■ **Excerpt provided**
******

Overview


Just Checking

Ackal reduces the toil in managing globally-distributed health checks for your gRPC services. Less toil means your team has more time to do what it does best.

Using Ackal's command-line tool (ackalctl) or Ackal's gRPC API, you can...

  1. Schedule
  2. Manage
  3. Monitor

...your health checks with the goal of ensuring that your gRPC services are available reliably.

Ackal has a single purpose: Just Checking

Health Checks

Health check are an important SRE tool.

Complexity means that, even with reliable platforms and networks, it's not possible to assume that a deployed service is healthy.

Healthiness can be difficult to define and measure. It is often a combination of a service's:

  • developers' perspective (the service is dependent on a database that must be available, configured correctly and itself healthy),
  • SRE's perspective(the service is impacted by a data-center issue)
  • and, most importantly, the customer's perspective (I'm unable to access the service).

In many cases, this complexity is reduced to an application layer protocol check; checking that an HTTP endpoint returns a 2xx status code. While indicative of a service's health, such checks are only a reflection it.

For gRPC services, health checking is more complicated.

If a server does not support reflection, it's not possible to enumerate the methods that it may be support in order to find one to use (as a proxy) for a health check.

Even if reflection is supported, the only way to check the liveness of a method is to construct and send a request message to the method.

Should we even be calling arbitrary methods with arbitrary messages on a service?

A good solution to this challenge is gRPC Health Checking Protocol. It defines 2 methods (Check and Watch) and 2 messages (HealthCheckRequest and HealthCheckResponse) that, when implemented by a service, provide a standard mechanism by which the health of the server's services may be checked.

******

Write the next part of the Ackal health-checking overview, picking up after its description of the gRPC Health Checking Protocol. The lines after this point were gathered from a separate source.

■ **Collected data**
******

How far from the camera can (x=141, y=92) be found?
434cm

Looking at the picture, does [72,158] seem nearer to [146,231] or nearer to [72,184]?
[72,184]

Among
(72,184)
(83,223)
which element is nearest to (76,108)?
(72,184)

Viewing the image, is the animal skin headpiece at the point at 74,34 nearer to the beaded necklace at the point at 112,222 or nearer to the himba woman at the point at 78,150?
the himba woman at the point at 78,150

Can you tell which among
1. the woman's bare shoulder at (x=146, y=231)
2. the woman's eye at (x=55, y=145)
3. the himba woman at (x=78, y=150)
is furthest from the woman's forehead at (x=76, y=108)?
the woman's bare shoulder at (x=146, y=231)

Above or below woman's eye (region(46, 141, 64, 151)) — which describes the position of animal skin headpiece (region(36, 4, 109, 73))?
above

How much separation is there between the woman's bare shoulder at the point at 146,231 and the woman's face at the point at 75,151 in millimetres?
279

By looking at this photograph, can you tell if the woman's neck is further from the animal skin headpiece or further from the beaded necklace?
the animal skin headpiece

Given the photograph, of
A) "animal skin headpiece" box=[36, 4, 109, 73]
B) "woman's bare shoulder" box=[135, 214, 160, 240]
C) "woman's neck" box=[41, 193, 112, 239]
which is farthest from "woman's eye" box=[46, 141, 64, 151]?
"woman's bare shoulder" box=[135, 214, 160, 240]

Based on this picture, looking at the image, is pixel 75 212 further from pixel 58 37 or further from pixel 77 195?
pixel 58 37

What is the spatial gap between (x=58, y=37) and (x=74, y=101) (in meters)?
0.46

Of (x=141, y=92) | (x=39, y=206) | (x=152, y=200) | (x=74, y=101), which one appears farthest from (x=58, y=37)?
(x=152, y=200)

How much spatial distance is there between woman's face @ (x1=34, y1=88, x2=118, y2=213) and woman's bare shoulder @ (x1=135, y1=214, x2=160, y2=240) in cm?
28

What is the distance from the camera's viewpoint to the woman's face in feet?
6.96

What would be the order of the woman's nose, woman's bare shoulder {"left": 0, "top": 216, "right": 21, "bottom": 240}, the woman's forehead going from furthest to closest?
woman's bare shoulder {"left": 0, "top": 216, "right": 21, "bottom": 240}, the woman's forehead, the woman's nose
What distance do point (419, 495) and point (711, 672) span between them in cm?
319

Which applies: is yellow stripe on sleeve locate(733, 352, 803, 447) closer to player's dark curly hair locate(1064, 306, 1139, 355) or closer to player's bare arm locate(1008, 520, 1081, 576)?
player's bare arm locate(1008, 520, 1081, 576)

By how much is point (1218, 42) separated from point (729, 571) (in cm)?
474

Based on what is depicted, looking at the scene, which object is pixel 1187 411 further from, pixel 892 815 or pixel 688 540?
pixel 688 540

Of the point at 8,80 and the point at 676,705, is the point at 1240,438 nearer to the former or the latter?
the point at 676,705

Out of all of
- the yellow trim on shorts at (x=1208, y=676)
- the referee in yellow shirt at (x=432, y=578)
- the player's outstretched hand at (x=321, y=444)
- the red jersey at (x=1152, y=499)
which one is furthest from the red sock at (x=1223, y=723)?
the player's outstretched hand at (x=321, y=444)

******

■ **Reply**
As with any effective health checking mechanism, it is the responsibility of the service's developers to ensure that the health checking mechanism correctly reflects the state of the service.

Pre-requisite

For the reasons described in the Health Checks section, Ackal implements gRPC Health Checking Protocol.

For this reason, it can only health check services that implement this protocol too.

Schedule Health Checks

Assuming you have a gRPC service that meets the Pre-requisites of implementing gRPC Health Checking Protocol, you can create a health check for the service using Ackal.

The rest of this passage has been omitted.